My eyes widened. “Are there two groups of moonshiners working out of the woods?” I asked.
He shook he head. “No, Gabe and Jonathan claimed both stills. The first one my officers found when Reverend Brook made that anonymous tip was a mock still.”
“A mock still?” I asked.
“It had all the trappings of an active still, but it wasn’t active. It was a decoy really, to throw off the authorities, and it worked. After, the deputies found that they hadn’t gone deep enough into the woods to find the second, real still. Agent Bent claims tha
t her investigators wouldn’t have been fooled if we’d brought them on for support earlier. But Sheriff Jackson never would have agreed to that.”
I nodded. “What was the connection to Leeza?” I asked.
“It was exactly as Aubrey from the winery said,” Aiden replied. “Leeza and Gabe were seeing each other. Shortly after they started dating, he brought her into the business. He thought she was the perfect person to drum up more business for the moonshine. She could gauge which of the customers who came into the winery might be interested. Also, she was a pretty, petite woman. No one would suspect her of smuggling illegal alcohol. The longer her relationship with Gabe went on, the more work she did as a runner, meaning she was the one who picked up and dropped off the moonshine at agreed upon locations.”
“Did Stardust Winery know about her side business?”
“I had Little go over there to talk to the owners, and they were shocked. I tend to believe they weren’t involved, but of course, I will always keep the possibility that they knew something in the back of my mind.”

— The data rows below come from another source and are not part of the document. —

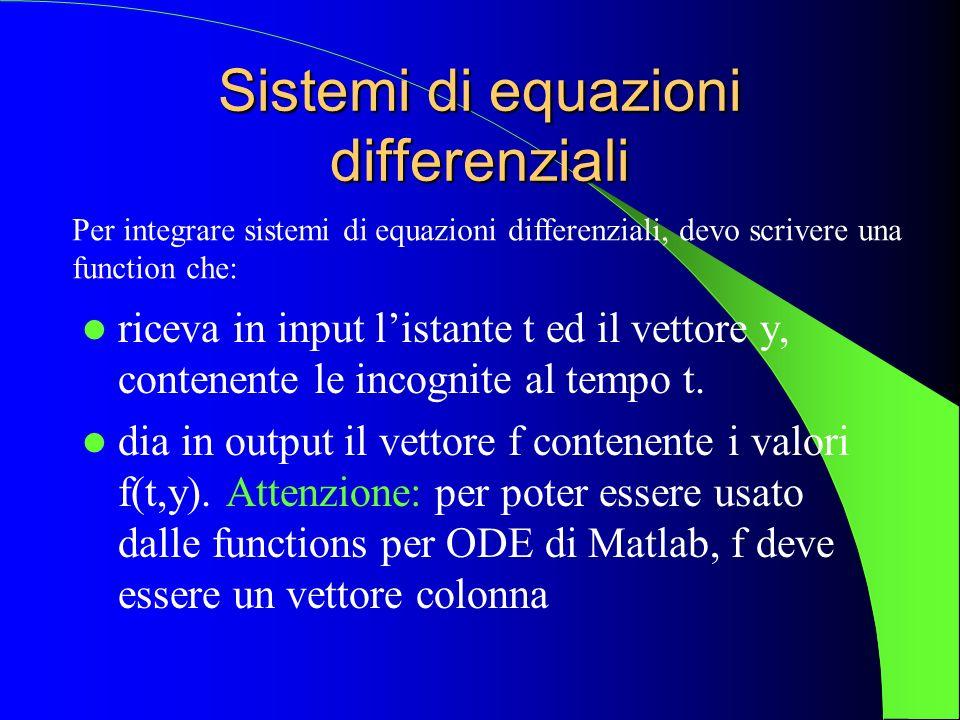 Sistemi di equazioni differenziali riceva in input listante t ed il vettore y, contenente le incognite al tempo t. dia in output il vettore f contenen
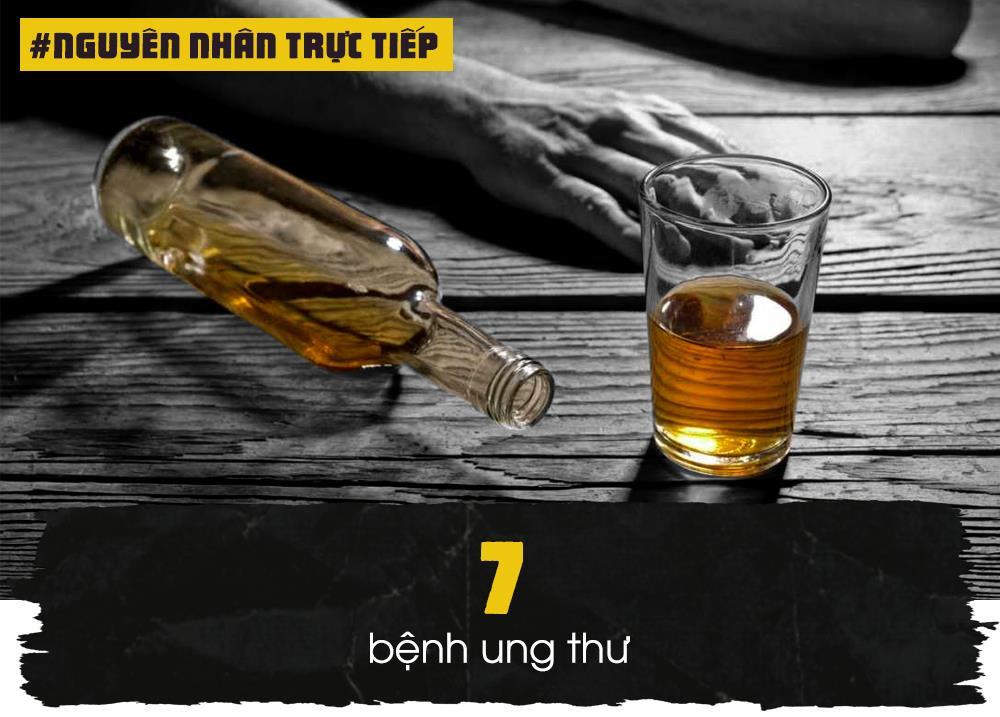 Những con số khiến 'dân nhậu' giật mình khi lạm dụng rượu bia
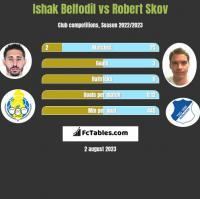 Ishak Belfodil vs Robert Skov h2h player stats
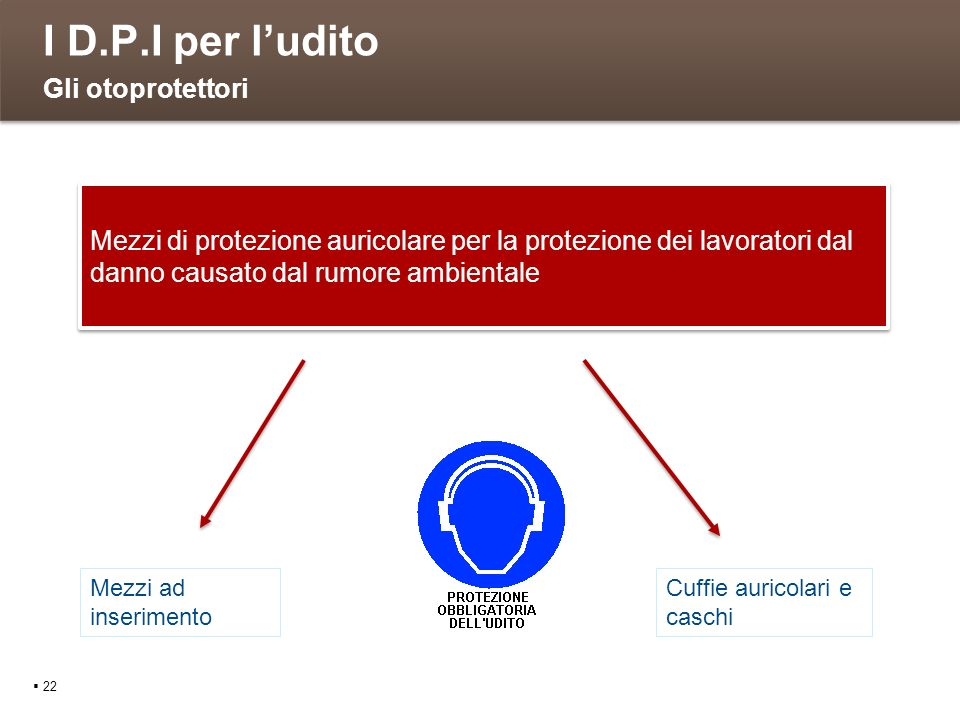 I D.P.I per ludito 22 Gli otoprotettori Mezzi di protezione auricolare per la protezione dei lavoratori dal danno causato dal rumore ambientale Mezzi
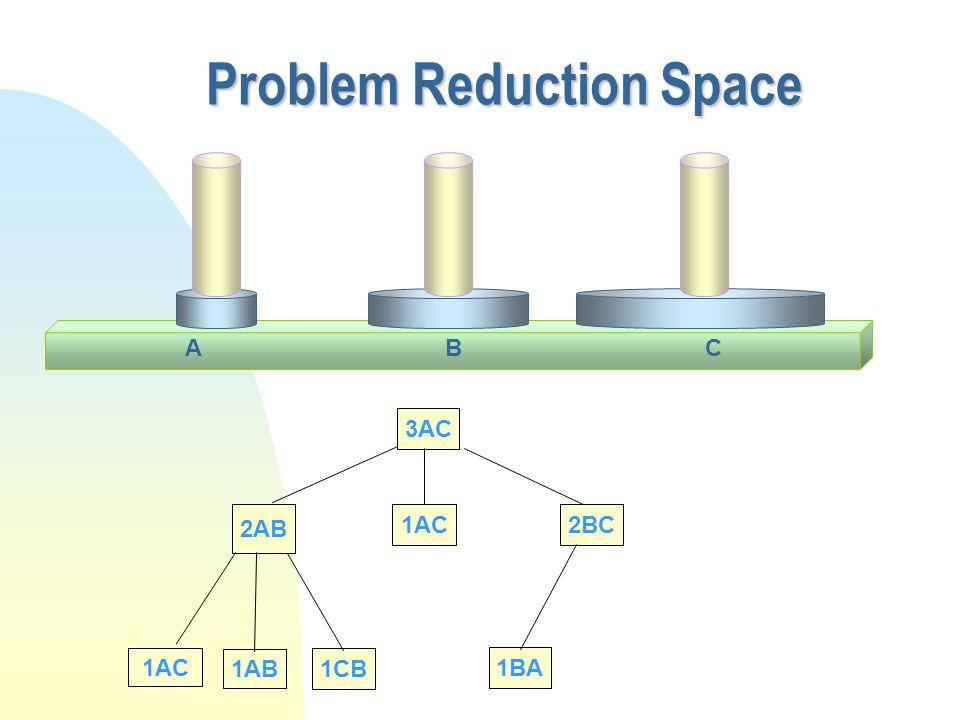 Problem Reduction Space 3AC 2AB 1AC 1AB 1CB 1AC2BC 1BA CAB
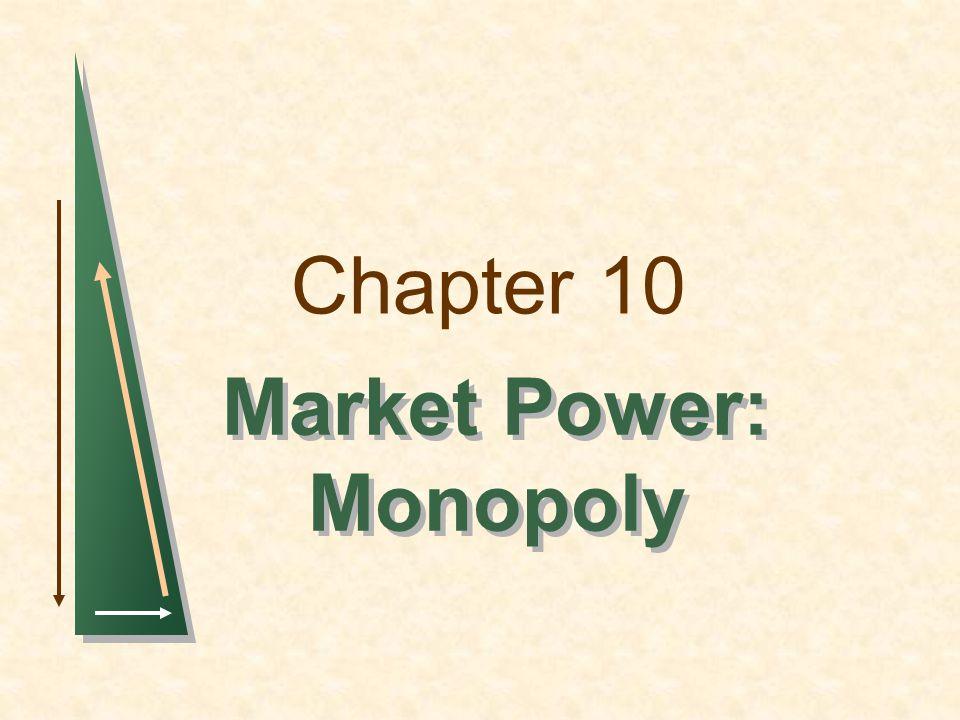 Market Power: Monopoly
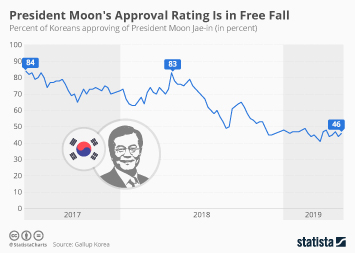 Infographic - President Moon Jae-in approval rating South Korea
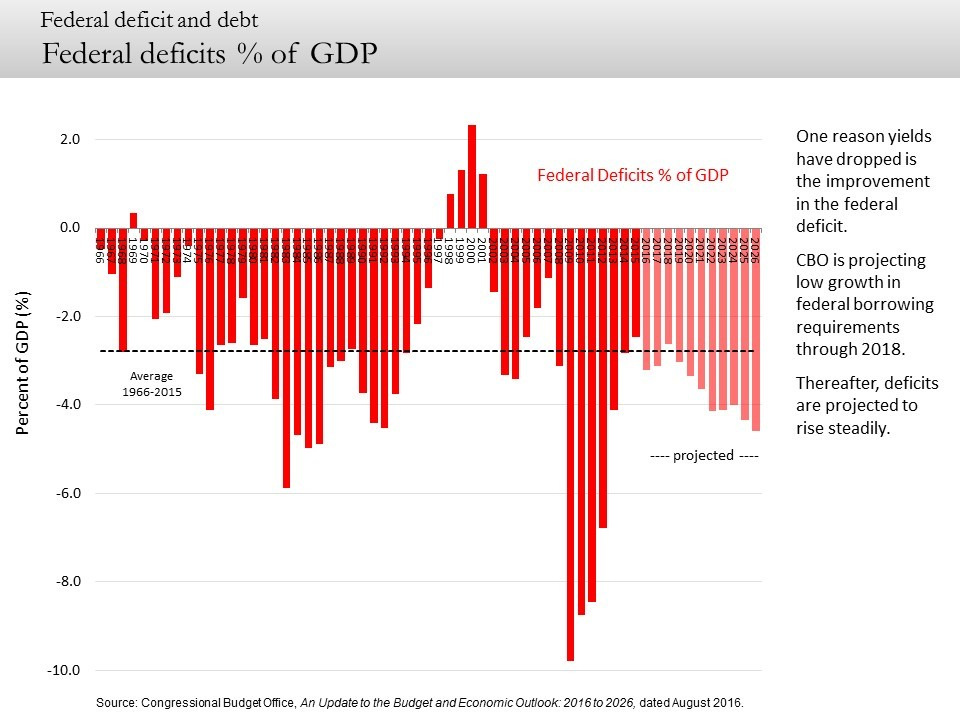 Federal deficits % of GDP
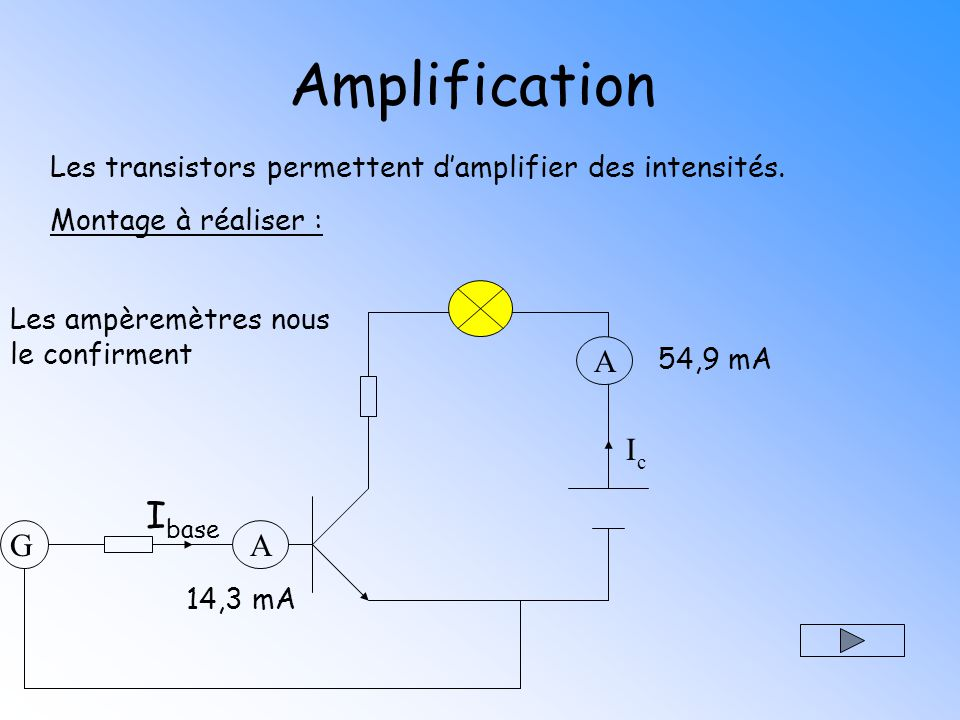 Amplification Ibase Ic A G A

I sat up straighter on the bench. “So, was the coroner right in guessing the cause of death was from a blast of some sort?”
“Yes.”
“After seeing the scene, I can easily believe that, but I still can’t get over the fact that no one heard the blast. It must have been very loud.”
“I agree, but you have to remember, Harvest Woods is miles from the village, so it would have been unlikely for anyone to hear it.”
I thought back to Saturday night and the moment I’d sat up in bed because I had been scared awake by the storm. The thunder and lightning were so close, the next crash of thunder hit before I could even reach a count of three.
“And,” Aiden went on, “there are only a handful of Amish farms that might have overheard the blast. It’s far too late tonight, but I have deputies lined up to go out and canvass the area again, asking if anyone heard anything.”
“How did the still blow up?” I asked.
“Gunshot.”
“What? Gabe or Jonathan shot the still?”
He shook his head. “At least they claim they didn’t, and I tend to believe them because the explosion destroyed their business. They are both very worried about not delivering to their customers. I can’t see them destroying the still and putting themselves in danger. People who buy illegal liquor can be a dangerous bunch.”